May 8, 2019
Elizabeth J. Cabraser
See more on Elizabeth J. CabraserLieff Cabraser Heimann & Bernstein LLP
Cabraser has been involved in some of the largest, most well-known civil lawsuits in the country. The award-winning attorney has served as lead and class counsel in scores of federal class actions, as well as multidistrict and state coordinated proceedings. The Exxon Valdez disaster, along with litigation on breast implants, Fen-Phen diet drugs, Vioxx, cars and the historic Holocaust human rights cases are just a handful of the prominent matters she has handled.
She represents numerous municipalities, counties, other government entities and native American tribes against manufacturers and distributors of opioids in response to the ongoing crisis of opioid addiction nationwide National Prescription Opiate Litigation, 1-17-MD-2804 (N.D. Ohio, consolidated Dec. 12, 2017). Plaintiffs claim that manufacturers of prescription opioids overstated the benefits and grossly misrepresented the risks of long-term use of those drugs, and distributors failed to properly monitor suspicious orders of opiates, all of which contributed to the current opioid epidemic.
Litigation is ongoing, and the first bellwether trial is set for October before U.S. District Judge Dan Polster in Cleveland, Ohio.
“That is the most complex case I have ever been involved in, because of the number of defendants, the length of time the opioid crisis was allowed to rage unabated, because it involves and implicates the health care industry, and because the remedies are going to take at least a generation to fully implement and take effect,” Cabraser said. “This is a nationwide, public health emergency of unprecedented scale. It is responsible for reducing the national life expectancy by two years, according to public health experts.”
Though she concedes it may sound cliché, Cabraser maintains that doing work that matters is what keeps her going after more than 40 years as a litigator.

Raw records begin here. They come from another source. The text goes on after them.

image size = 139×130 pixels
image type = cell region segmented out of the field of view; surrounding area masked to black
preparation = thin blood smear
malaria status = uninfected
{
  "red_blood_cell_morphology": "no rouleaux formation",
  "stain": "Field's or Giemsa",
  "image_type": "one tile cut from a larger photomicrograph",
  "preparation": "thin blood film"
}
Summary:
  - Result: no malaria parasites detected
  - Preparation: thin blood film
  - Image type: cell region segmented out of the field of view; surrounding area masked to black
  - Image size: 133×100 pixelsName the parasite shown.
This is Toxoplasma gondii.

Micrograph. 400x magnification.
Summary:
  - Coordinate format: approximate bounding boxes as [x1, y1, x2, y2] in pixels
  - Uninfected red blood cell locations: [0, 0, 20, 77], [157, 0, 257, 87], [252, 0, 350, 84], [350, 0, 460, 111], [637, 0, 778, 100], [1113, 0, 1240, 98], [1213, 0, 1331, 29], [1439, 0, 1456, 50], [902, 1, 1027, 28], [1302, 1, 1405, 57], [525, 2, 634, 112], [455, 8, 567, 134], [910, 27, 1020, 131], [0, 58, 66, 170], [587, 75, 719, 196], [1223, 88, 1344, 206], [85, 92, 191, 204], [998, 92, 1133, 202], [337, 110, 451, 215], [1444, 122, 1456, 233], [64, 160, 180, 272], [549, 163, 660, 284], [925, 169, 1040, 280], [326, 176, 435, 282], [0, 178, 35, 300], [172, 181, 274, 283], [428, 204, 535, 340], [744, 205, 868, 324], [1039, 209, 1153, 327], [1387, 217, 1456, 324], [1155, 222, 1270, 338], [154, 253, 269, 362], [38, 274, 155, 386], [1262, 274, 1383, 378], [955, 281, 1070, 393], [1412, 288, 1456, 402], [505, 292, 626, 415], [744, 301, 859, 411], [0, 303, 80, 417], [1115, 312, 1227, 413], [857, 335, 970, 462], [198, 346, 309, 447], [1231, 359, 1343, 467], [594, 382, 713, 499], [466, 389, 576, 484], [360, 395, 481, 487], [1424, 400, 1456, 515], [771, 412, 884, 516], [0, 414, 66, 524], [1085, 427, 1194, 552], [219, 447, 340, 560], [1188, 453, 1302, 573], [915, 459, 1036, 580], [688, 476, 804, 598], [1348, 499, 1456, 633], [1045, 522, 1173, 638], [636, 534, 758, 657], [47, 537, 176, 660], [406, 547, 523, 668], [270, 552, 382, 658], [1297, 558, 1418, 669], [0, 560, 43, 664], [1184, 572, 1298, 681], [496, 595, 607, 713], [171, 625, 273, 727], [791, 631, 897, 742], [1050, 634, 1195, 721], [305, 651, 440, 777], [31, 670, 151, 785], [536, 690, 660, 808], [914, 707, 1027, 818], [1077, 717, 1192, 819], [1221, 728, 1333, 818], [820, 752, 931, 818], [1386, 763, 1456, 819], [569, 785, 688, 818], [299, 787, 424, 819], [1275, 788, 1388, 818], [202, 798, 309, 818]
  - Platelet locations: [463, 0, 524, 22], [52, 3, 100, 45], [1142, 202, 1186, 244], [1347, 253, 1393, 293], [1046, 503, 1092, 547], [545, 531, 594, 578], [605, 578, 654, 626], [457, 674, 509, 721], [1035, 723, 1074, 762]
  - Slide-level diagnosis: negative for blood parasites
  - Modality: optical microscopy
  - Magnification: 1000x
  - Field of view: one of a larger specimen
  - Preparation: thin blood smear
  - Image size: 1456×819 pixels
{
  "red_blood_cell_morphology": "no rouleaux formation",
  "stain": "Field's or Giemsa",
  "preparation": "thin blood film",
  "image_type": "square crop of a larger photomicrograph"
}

“For example, the opioids litigation that we’re involved in: What we’re trying to do there is abate a nationwide public nuisance by getting cities, counties, states and tribes that have been impacted the money they need to prevent and treat addiction, to be able to respond to overdose emergencies, and basically restore public health that has been severely damaged by prescription opioids,” she said.